### Your tasks
- a) In the article on artist residencies, how many boxes of surveillance records did the detective steal?
- b) Please revise the stretch from "In 2013, PARC" through "2015, p. 30)" in the article on artist residencies, putting "writer" in place of "poet".

### Text segment
>>>>>

Artist Residencies: The Archives

So far, Unbound’s InfoFuture-inspired series on library-based artist residency programs has looked at academic libraries and public libraries. Today, we’ll be considering a less common venue for such programs, the archives. When a public archives in Portland, Oregon brought artists in to interact with their collections, they discovered just how effective an artist-archives partnership can be.

Kaia Sand and Garrick Imatani, artists in residence
Kaia Sand and Garrick Imatani, artists in residence

The city of Portland’s main budgetary allowance for public art comes from their Percent for Art program, which dictates that 2% of most publicly funded construction projects must be spent on public art. When the City of Portland Archives & Record Center (PARC) moved to a new location on the Portland State University campus in 2010,they collaborated with Portland’s Regional Arts & Culture Council (RACC) to dedicate a part of their Percent for Art allowance to the creation of an artist in residence program.

In 2013, PARC began their first artist residency, welcoming visual artist Garrick Imatani and poet Kaia Sand. “Imatani and Sand, who share a connection in their approaches to documentary research–based work, their interest in politics and history, and their long histories of working in archives as part of their creative processes, applied for the residency as collaborators.” (Carbone, 2015, p. 30)

Watcher Files cards
A box of surveillance records from The Watcher Files

The pair were fascinated by one of PARC’s most unusual collections: The Watcher Files. From the 1960’s through the 1980’s the Portland Police Bureau conducted extensive surveillance on non-criminal civic and activist groups. Once a 1981 law made such practices illegal, the police’s records of it were ordered to be liquidated. One of the detectives involved in conducting the surveillance stole 36 boxes of the records and hid them away before they could be destroyed. Decades later, an anonymous source donated them to the archives, where they were accessioned.

The Watcher Files include surveillance of 576 organizations, including anti-nuclear activists, feminist groups, a voter registration project, and even a bicycle repair collective. These documents are immensely relevant to today’s concerns about privacy, unchecked surveillance, and police militarization. Inspired, the artists set to work translating the aesthetics and ethical implications of the records into art. The art they produced lent the records an immediacy and emotional resonance that the public does not often see in a civic archive’s collections.

The poem "She had her own reason for participating"
The poem “She had her own reason for participating”

Sand’s poem She had her own reason for participating was a reaction to the disturbing number of surveillance documents on feminist activists she found in the collection. The poem took the form of a card catalogue drawer, with each line imprinted onto a copper card. The drawer was built into a gallery plinth fashioned by Imatani to resemble a cardboard archival storage box, geometrically warped. Every line of the poem is a statement quoted from the records beginning with the word “She”. In the poet’s words, “This poem forms a small populace of women—women who organized dissent; women who labored; women who suffered violence and imprisonment; women engaged in struggles during my girlhood years when I learned to be proud of a legacy of feminism, unaware of just how threatening those with power found feminism.”

<<<<<

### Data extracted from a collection
>>>>>

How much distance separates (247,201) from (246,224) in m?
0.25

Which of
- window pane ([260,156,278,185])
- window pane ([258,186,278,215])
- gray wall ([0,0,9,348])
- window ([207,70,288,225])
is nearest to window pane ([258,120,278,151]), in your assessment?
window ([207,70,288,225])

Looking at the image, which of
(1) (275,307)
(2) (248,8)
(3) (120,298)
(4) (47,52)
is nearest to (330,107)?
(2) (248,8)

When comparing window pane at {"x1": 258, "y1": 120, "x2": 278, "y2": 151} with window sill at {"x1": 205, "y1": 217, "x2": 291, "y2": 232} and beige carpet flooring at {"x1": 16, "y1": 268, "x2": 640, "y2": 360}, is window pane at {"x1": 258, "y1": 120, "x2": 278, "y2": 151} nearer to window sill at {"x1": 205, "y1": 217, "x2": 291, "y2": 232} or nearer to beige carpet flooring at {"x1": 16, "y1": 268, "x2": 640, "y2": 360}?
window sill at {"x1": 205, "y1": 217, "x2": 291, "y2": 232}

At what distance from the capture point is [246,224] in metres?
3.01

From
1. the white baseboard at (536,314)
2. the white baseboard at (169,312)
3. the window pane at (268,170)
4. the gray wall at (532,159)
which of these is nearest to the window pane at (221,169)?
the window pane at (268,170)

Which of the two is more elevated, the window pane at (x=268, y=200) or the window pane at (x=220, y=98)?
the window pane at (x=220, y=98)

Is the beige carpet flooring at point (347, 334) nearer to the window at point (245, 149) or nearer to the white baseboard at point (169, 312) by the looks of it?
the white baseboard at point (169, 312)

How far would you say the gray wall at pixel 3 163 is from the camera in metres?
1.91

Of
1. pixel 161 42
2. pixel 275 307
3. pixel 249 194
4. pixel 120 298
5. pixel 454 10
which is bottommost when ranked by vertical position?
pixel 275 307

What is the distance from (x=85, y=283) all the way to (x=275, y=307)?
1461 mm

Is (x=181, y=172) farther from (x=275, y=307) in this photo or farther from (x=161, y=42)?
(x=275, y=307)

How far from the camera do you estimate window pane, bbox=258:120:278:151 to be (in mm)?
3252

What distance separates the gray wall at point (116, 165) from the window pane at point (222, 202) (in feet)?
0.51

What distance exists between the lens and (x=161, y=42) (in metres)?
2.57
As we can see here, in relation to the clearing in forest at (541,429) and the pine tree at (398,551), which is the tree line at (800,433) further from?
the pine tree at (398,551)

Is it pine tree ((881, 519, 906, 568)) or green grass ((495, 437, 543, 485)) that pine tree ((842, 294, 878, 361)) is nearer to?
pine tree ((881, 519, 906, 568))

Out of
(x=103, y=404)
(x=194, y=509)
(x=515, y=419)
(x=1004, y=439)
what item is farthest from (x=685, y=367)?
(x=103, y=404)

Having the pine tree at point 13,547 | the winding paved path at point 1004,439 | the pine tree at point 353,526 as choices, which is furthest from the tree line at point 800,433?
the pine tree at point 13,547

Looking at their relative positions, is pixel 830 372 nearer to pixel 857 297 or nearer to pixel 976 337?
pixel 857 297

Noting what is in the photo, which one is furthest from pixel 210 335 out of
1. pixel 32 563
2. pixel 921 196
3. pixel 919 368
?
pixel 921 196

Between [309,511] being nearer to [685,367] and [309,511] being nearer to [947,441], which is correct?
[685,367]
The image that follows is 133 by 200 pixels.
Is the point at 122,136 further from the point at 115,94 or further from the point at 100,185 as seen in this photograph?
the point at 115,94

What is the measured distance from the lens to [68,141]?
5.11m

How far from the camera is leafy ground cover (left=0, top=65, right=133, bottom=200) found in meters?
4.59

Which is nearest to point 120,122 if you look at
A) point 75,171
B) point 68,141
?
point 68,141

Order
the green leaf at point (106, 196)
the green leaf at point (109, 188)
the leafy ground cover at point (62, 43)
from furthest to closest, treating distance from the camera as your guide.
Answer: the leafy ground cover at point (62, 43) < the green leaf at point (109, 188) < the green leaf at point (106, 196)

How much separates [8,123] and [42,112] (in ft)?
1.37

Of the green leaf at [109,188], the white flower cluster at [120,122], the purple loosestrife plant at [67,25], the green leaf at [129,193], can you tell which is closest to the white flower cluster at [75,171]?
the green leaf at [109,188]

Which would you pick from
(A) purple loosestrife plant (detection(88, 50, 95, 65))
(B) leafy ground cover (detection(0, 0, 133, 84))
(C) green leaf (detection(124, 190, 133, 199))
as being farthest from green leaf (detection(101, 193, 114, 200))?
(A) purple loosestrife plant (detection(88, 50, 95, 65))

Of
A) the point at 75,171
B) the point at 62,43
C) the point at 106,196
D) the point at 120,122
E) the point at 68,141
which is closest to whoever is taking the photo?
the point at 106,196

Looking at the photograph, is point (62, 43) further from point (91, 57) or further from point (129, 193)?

<<<<<

### Worked answers
- a) 36 boxes

- b)
In 2013, PARC began their first artist residency, welcoming visual artist Garrick Imatani and writer Kaia Sand. “Imatani and Sand, who share a connection in their approaches to documentary research–based work, their interest in politics and history, and their long histories of working in archives as part of their creative processes, applied for the residency as collaborators.” (Carbone, 2015, p. 30)